Kau kembali tersenyum, mata coklatmu berbinar, entah lugu atau kau pura-pura tak mengetahui apa yang selama ini aku pendam. Aku mencoba melambaikan tangan untuk keluar dari kubangan lumpur hatimu, sedangkan tanganmu seakan menarikku untuk tetap tinggal.
Dengan begitu banyak teori terselubung, tetap aku susupi keseharianmu dengan pengharapan, berharap secercah harapan akan mampu hadir meski di dalam ruangan gelap.
Aku kembali mengalah, aku mengalah karena aku percaya, jika kau memang tercipta untukku, sejauh apapun kakimu membawamu lari, jalan yang kau tempuh akan membawamu kembali kepadaku.
JIKA AKU MAMPU
BAB VIIAndai waktu itu aku mampu. Pasti sudah ku kejar arah langkahmu agar kita dapat berjalan seirama. Inginku menghiasi hari-harimu yang muram dengan penuh khiasan senyuman.
Aku yang pernah menemani dirimu saat hatimu di rundung kesedihan, andai saja saat itu aku jadi seseorang yang pantas untuk kau sandingkan.
Jika, waktu dapat di putar kembali, aku akan mengaturnya agar tak berjumpa dengan sosokmu. Jika saja, aku mampu sudah ku lupakan dirimu dan menjalani hari-hariku tanpa harus memikirkanmu. Andai, aku mampu sudah ku bakar hatiku yang selalu berlari ke arahmu. Jika rasa dapat berubah sudah ku minta ia untuk segera berhenti merasakanmu.
Semua seakan sia-sia. Karena, aku mampu melihatmu dari kejauhan tanpa pernah berhenti mendoakanmu. Aku juga mampu jadi rumah untukmu, disaat nanti kau akan kembali pulang dari petualanganmu.
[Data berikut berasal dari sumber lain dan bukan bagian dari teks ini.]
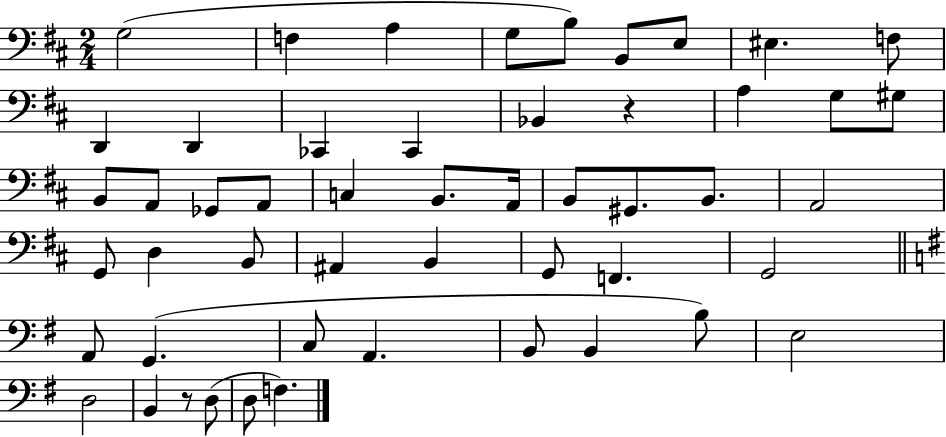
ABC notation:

Kini, aku merindukanmu tanpa tahu waktu, tanpa adanya alasan, karena untukmu. Aku, mampu dan dirimu pantas untuk sebuah pengorbanan.
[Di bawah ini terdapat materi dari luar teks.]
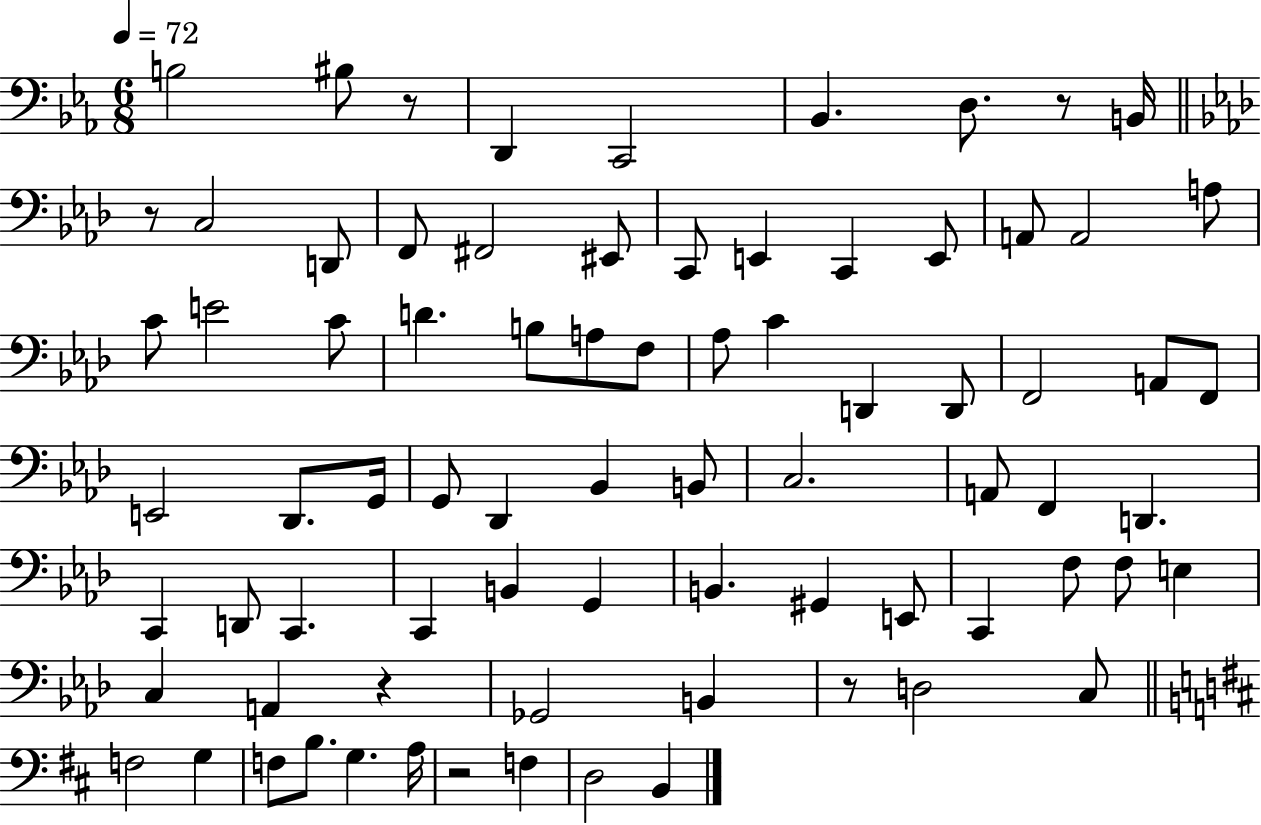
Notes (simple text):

MENCINTAIMU, ADALAH KEIKHLASAN
BAB VIIIHai, aku memang tak begitu mengenal dirimu, bahkan saling bertatapan saja tak pernah sedikitpun. Namun, dengan hati yang lapang dan jiwa yang besar, aku ucapkan untukmu. Selamat, karena hatimu telah menemukan sosoknya.
Hatimu, yang selalu aku harapkan untuk dapat bersanding dengan hatiku, dirimu yang selalu ku idamkan secara diam-diam, keseharianmu yang selalu aku susupi dengan doa-doaku. Dan, hati yang ternyata tak mendambatkan pilihannya terhadapku.
Sejak aku mengetahui ia mampu menjadi sosok kesatria dalam harimu yang muram dan mampu menjadi pangeran pengantar tidurmu. Sejak saat itu pula harapanku runtuh, aku selalu mencoba untuk tidak terlarut dalam lantunan patah hati yang memilukan, meski begitu aku sadar betul bahwa rasa sayang yang besar, tak akan mempermasalahkan bila tak terbalas. Meski begitu berat, dengan hati yang rela aku melepasnya untuk kau jaga.
Kini malamku tak lagi berisi dengan mendoakan dirimu, tapi untuk kalian. Semoga kalian saling menjaga hingga apa yang kalian rencanakan dapat tercapai di kemudian hari.
Usah, memikirkan aku dan perasaanku. Sudahlah cukup, hingga hari ini aku masih mampu bernafas, semua hariku masih sama hanya saja tidak dengan impianku. Ternyata, selain jatuh cinta secara diam-diam, aku lupa bahwa resiko terbesar jatuh cinta adalah terjerembab pada dasar nestapa.
Hatiku sudah cukup patah, impianku telah memudar bersama repetisi yang jelaga, tak mudah bagiku untuk mencari arah langkah yang baru. Aku lebih memilih untuk berputar balik sambil terus berlalu.